— Небось пришла! — шепнул, полный горделивого чувства своей правоты, Маркушка, подталкивая Бугая.
И оба, при виде сестры милосердия, встали на своем ялике и сняли шапки.
— Вот и пришла проведать маленького рулевого. Здравствуй, Маркушка! Здравствуй, Бугай… Мы ведь соседи… Вчера перебрались в морское собрание! — говорила сестра спокойно, тихо и тем грудным мягким голосом, который звучал проникновенной, охватывающей душу сердечностью.
Но особенно ласковы были глубокие глаза, большие, лучистые и грустные. Они точно светились особенным тихим внутренним светом, исходящим из них, и эти глаза делали поблекшее, усталое и худое продолговатое лицо в белом коленкоровом форменном капоре сестры милосердия необыкновенно чарующим своей прелестью высшей духовной красоты.
В Севастополе не знали, кто она и откуда.
Об этом сестра милосердия не рассказывала.
Знали и благословляли раненые только «милосердную» Ольгу.
Одному Нахимову, к которому она явилась вскоре после первой бомбардировки с просьбой разрешить ей ходить за ранеными, приезжая должна была сообщить, что она княжна Ольга Владимировна Заречная, и пояснить, что дочь того известного богача и опального сановника Заречного, который живет теперь за границей.
И княжна попросила Нахимова оставить в секрете об ее звании.
— Пусть для всех я буду сестра Ольга и, если нужно, просто Заречная!
Нахимов, сам не знавший и не терпевший тщеславия, молча, но с особым уважением пожал руку княжне, добровольно приехавшей в Севастополь на тяжелый подвиг, и, разумеется, исполнил обе ее просьбы.
— А я знал, барыня, что вы придете! — возбужденно-радостно воскликнул Маркушка.
— А почему, Маркуша?
— Обещали… И вы…
Маркушка внезапно оборвал речь.
— Что ж замолчал?.. Ну, какая по-твоему? — с вызывающей добротой спросила сестра Ольга.
И она почувствовала себя в особенно хорошем настроении здесь, на берегу моря, с Маркушкой и Бугаем, неожиданно ставшими близкими, хотя и такими далекими по своему положению, такими грязными и плохо одетыми и такими, казалось ей, мужественными и хорошими.
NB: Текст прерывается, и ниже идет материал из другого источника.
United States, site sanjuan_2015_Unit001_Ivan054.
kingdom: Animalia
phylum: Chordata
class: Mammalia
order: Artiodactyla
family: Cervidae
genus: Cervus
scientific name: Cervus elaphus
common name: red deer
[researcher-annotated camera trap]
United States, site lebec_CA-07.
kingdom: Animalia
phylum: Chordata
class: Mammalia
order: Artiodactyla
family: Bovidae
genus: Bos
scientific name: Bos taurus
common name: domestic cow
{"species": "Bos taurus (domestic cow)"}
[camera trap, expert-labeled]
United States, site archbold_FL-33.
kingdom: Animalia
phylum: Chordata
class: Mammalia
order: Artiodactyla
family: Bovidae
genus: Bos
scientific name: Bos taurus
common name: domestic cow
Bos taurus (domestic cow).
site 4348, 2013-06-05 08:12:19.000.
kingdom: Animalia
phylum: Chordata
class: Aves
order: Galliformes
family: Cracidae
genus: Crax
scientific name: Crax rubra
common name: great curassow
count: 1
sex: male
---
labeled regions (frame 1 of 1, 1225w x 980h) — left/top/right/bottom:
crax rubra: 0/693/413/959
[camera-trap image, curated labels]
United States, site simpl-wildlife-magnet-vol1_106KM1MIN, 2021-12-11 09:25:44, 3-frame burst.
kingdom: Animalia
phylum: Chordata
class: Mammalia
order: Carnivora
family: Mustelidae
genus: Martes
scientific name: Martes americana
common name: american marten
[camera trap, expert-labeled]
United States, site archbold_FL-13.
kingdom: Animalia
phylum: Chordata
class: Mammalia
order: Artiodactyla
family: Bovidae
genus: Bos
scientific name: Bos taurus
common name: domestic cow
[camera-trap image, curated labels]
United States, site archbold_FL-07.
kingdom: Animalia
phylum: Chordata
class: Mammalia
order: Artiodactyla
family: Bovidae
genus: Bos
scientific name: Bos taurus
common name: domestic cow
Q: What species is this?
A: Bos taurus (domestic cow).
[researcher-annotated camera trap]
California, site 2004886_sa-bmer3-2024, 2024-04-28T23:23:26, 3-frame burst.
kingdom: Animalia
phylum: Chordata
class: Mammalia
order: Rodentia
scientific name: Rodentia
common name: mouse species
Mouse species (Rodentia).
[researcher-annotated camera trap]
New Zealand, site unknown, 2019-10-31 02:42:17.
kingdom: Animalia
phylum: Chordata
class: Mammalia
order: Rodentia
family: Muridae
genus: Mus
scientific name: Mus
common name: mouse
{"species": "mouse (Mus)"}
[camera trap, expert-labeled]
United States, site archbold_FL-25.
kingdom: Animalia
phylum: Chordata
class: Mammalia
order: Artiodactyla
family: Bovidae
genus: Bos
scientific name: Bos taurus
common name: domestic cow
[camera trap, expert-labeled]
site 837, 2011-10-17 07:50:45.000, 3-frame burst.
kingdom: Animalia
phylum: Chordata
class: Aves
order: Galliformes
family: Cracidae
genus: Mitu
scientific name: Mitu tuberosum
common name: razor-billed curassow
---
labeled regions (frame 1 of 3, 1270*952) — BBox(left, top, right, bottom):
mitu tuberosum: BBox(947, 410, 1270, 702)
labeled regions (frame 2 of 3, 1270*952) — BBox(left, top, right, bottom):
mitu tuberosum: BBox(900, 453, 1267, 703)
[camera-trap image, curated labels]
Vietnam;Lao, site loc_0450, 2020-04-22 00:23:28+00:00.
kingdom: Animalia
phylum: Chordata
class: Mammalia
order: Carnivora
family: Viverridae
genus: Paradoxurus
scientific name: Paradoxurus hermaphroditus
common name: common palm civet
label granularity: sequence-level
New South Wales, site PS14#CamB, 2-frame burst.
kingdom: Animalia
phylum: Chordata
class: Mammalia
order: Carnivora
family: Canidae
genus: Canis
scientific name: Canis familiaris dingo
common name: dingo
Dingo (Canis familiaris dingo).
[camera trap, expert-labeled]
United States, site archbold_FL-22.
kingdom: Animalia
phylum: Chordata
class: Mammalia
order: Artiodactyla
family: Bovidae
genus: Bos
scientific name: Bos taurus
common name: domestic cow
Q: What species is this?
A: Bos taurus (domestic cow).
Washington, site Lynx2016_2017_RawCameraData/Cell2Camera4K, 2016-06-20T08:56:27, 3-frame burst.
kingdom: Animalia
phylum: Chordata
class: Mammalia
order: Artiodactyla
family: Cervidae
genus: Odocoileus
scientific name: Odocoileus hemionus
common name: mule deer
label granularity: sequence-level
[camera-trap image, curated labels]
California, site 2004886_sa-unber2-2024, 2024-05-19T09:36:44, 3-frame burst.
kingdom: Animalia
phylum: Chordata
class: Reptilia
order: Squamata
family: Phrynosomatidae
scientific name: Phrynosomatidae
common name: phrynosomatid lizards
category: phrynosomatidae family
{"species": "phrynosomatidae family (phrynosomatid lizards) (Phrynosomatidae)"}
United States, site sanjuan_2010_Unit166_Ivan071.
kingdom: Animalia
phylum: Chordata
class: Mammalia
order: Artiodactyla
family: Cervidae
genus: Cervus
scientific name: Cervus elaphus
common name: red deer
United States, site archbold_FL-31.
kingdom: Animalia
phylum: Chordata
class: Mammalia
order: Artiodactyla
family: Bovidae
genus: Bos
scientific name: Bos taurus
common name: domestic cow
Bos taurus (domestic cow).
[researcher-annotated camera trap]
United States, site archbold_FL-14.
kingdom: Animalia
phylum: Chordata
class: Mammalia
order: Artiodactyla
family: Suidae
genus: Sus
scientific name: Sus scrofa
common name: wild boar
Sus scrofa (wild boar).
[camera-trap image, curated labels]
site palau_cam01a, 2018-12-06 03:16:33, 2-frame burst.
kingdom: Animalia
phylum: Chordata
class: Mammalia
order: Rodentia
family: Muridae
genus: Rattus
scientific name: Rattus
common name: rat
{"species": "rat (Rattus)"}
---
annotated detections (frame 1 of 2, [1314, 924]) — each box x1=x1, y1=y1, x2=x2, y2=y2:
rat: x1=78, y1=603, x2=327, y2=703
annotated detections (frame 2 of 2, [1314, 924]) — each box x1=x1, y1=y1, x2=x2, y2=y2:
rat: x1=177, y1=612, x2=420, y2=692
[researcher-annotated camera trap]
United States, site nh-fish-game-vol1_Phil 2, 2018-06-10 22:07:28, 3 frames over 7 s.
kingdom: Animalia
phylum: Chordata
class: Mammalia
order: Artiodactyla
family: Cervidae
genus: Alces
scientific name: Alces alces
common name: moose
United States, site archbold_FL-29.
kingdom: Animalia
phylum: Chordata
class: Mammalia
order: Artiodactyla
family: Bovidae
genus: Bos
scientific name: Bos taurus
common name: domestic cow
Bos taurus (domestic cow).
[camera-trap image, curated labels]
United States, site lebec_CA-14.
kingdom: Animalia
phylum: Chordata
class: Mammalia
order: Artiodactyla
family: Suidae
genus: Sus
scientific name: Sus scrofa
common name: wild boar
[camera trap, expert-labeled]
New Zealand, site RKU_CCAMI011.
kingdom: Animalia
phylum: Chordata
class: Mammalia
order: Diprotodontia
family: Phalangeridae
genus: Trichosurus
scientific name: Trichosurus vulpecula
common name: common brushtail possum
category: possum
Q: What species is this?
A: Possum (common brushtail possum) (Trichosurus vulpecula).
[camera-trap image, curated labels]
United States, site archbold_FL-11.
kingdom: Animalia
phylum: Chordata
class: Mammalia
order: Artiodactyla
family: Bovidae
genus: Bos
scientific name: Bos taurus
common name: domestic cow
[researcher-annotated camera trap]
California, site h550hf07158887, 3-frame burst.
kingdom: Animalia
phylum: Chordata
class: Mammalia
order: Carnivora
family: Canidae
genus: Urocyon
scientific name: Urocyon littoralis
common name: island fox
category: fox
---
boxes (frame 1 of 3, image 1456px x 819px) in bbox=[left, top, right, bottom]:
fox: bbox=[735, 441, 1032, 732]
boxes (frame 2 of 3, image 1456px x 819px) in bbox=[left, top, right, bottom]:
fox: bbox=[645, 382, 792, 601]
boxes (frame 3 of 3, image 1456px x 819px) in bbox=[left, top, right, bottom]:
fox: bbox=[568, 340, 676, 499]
— И скажу, коли хотите! — самолюбиво вспыхивая, ответил Маркушка. — Вы не таковская, чтоб объегорить.
— То есть не исполнить обещания?
— Ну да… Обыкновенно: объегорить или поддедюлить! — деловито пояснил Маркушка, видимо щеголяя своим уменьем распоряжаться глаголами.
— Спасибо… Ишь ведь ты какой доверчивый, Маркуша.
Но эта искренняя хвала Маркушки вдруг, казалось, напомнила сестре милосердия что-нибудь невеселое, потому что она с грустной раздумчивостью промолвила:
— Не очень-то хвали, Маркуша…
— Нешто объегориваете?
— Случалось, и мне приходилось лгать…
И, снова отдаваясь хорошему настроению, именно благодаря этому жизнерадостному, впечатлительному мальчику, сестра Ольга заботливо проговорила:
— Да что вы стоите… И без шапок… Еще напечет солнцем. Садитесь и наденьте их.
Они надели свои измызганные матросские фуражки.
Но Бугай не садился и сказал, кивнув головой на Маркушку:
— Очень обнадежен был, что вы придете… Дожидал вас…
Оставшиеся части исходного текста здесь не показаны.